## TASK
Count the lines in the records that contain the word "bush". Reply with the number alone.

━━━━━━━━━━

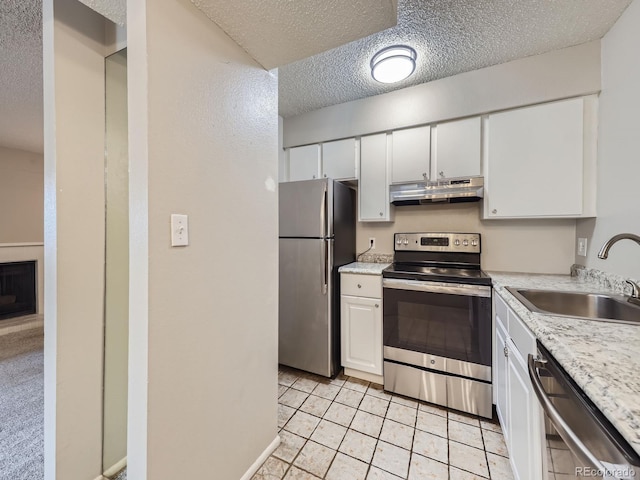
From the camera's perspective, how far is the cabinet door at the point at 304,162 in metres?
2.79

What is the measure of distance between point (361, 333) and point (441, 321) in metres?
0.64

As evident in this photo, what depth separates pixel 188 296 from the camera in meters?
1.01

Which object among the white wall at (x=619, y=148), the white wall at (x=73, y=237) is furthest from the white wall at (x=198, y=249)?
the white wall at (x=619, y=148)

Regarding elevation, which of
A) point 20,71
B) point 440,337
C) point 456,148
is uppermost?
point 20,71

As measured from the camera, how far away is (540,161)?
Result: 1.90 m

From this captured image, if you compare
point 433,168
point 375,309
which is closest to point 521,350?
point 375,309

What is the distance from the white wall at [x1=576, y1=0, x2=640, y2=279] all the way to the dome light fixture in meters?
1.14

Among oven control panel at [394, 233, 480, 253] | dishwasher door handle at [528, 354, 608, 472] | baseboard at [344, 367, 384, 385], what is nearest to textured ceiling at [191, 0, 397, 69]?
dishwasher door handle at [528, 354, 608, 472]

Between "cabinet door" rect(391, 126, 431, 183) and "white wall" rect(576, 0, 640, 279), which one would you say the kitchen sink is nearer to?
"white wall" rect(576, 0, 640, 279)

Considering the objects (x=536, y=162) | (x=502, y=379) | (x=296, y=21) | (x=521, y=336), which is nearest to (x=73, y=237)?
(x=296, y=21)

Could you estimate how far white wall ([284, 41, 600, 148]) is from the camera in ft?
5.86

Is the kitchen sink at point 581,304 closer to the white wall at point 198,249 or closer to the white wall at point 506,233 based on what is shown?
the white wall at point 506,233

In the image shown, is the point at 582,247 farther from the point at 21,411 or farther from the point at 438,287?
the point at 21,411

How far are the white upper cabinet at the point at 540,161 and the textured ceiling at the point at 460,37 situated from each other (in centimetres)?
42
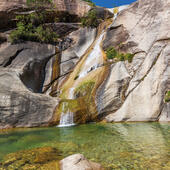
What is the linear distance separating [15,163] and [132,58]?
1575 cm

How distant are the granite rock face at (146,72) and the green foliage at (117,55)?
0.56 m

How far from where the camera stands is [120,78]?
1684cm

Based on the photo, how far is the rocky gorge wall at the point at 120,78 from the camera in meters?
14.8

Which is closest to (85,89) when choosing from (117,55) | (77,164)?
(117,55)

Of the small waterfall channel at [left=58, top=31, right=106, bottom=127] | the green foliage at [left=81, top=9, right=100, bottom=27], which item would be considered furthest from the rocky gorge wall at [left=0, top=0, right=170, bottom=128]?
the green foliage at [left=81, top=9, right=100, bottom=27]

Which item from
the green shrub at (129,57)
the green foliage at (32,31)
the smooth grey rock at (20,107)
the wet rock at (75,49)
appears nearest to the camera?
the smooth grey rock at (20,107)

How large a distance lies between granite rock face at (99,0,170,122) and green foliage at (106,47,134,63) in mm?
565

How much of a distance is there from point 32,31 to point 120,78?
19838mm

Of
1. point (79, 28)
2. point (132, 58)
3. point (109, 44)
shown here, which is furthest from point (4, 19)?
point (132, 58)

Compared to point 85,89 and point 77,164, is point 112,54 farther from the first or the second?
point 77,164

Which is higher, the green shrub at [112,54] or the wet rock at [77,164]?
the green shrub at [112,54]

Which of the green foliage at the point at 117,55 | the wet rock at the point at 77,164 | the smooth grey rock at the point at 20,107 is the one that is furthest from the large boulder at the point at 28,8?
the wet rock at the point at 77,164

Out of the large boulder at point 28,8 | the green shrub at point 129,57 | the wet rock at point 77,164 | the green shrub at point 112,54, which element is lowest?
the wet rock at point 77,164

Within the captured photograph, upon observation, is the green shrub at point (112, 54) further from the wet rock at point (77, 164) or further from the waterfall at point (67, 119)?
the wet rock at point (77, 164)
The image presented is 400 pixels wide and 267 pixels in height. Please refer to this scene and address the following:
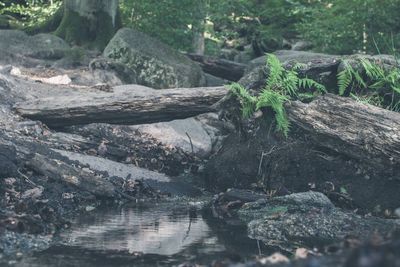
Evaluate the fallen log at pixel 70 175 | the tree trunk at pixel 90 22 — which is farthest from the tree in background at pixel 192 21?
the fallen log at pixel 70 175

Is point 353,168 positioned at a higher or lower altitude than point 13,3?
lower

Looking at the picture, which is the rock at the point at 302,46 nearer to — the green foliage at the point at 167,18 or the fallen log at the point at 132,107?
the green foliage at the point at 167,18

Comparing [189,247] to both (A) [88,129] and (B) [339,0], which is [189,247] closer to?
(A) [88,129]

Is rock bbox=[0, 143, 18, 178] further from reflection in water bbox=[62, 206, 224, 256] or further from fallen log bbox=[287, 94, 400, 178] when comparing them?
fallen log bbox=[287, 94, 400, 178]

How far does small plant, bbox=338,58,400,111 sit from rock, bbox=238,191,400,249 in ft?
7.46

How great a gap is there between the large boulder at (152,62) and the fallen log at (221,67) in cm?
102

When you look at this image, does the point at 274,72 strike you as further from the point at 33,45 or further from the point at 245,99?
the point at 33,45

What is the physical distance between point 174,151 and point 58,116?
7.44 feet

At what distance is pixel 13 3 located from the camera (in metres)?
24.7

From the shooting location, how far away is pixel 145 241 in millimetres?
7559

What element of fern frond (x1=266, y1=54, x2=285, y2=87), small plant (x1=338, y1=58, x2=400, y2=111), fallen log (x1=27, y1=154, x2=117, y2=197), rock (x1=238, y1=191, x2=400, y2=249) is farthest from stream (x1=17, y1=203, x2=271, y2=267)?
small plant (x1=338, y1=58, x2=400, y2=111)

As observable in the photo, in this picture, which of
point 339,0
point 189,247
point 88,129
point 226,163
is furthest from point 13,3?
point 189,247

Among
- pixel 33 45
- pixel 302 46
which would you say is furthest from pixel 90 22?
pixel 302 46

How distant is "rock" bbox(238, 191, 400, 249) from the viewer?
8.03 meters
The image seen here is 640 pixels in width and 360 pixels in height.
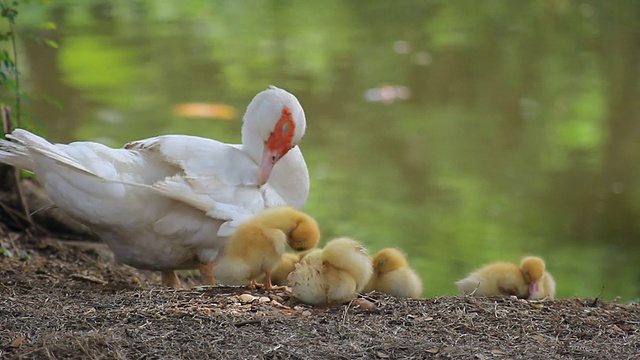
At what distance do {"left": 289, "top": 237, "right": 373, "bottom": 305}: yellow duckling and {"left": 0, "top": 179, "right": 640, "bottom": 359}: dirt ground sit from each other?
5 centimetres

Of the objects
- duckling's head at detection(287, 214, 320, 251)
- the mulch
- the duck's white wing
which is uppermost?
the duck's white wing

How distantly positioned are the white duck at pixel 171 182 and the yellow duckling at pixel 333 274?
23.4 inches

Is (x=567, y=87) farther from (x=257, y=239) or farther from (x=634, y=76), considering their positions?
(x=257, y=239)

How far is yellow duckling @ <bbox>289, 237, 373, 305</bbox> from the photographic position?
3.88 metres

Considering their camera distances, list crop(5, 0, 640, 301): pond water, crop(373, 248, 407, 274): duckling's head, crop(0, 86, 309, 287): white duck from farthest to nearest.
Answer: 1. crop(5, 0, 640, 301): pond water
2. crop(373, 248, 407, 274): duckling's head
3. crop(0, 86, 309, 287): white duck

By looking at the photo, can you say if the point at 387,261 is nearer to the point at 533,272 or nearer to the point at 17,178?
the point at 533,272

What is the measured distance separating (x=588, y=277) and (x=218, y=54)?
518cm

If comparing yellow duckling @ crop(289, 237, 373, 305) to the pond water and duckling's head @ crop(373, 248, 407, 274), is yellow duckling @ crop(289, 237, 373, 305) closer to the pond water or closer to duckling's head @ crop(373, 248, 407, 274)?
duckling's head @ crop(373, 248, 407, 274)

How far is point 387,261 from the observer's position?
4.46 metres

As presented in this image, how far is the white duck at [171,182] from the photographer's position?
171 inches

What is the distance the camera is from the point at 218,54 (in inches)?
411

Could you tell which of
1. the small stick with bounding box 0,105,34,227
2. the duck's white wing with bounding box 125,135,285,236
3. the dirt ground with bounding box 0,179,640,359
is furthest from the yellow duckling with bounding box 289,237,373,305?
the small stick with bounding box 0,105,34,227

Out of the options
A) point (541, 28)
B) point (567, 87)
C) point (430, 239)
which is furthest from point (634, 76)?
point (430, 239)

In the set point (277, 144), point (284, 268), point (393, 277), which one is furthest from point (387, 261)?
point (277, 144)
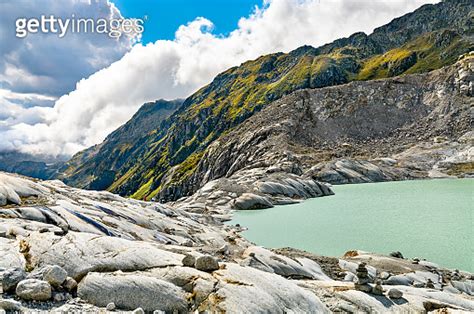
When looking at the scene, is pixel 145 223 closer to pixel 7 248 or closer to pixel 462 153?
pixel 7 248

━━━━━━━━━━

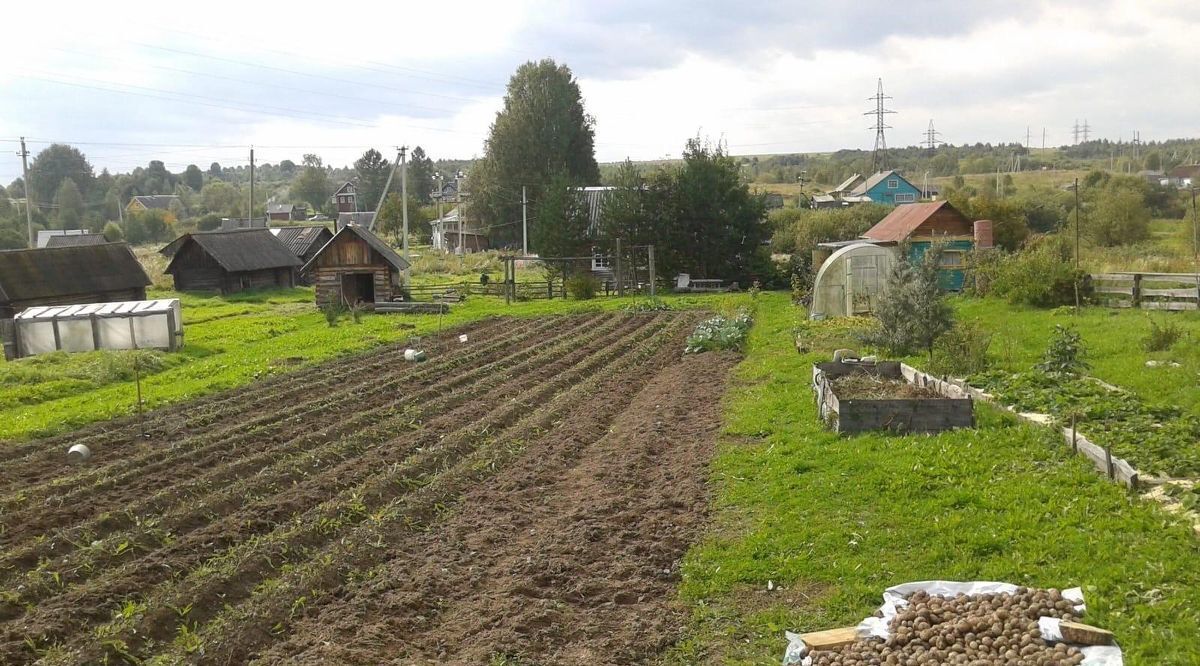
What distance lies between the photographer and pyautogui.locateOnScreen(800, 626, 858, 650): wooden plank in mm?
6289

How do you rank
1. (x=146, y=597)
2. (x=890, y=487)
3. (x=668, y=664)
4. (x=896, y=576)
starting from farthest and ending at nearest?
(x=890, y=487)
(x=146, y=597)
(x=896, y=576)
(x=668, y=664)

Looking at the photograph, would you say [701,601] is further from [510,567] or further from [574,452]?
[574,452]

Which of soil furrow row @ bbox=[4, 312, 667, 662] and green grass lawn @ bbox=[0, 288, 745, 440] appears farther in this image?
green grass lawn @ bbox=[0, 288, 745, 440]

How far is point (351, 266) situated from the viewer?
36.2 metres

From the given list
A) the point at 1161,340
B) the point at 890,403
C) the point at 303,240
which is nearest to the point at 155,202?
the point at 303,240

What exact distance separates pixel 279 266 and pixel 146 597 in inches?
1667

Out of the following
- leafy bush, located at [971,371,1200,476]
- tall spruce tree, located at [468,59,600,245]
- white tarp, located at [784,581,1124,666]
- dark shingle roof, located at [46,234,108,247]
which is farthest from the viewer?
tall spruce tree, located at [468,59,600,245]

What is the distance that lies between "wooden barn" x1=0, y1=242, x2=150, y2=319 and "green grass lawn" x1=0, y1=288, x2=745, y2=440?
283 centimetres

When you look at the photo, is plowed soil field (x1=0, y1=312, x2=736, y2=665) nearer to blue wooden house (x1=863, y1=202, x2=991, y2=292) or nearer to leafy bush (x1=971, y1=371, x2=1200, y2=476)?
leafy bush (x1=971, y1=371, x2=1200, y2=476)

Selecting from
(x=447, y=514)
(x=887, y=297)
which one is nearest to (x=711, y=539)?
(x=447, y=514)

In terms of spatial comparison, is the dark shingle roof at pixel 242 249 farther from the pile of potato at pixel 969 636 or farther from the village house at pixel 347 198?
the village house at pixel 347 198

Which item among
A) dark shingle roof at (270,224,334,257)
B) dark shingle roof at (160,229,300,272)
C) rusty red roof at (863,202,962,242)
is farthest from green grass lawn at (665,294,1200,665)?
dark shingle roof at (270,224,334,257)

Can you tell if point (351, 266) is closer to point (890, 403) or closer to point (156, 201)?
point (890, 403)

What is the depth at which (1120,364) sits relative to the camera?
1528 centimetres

━━━━━━━━━━

## RESULT FOR THIS EXERCISE
3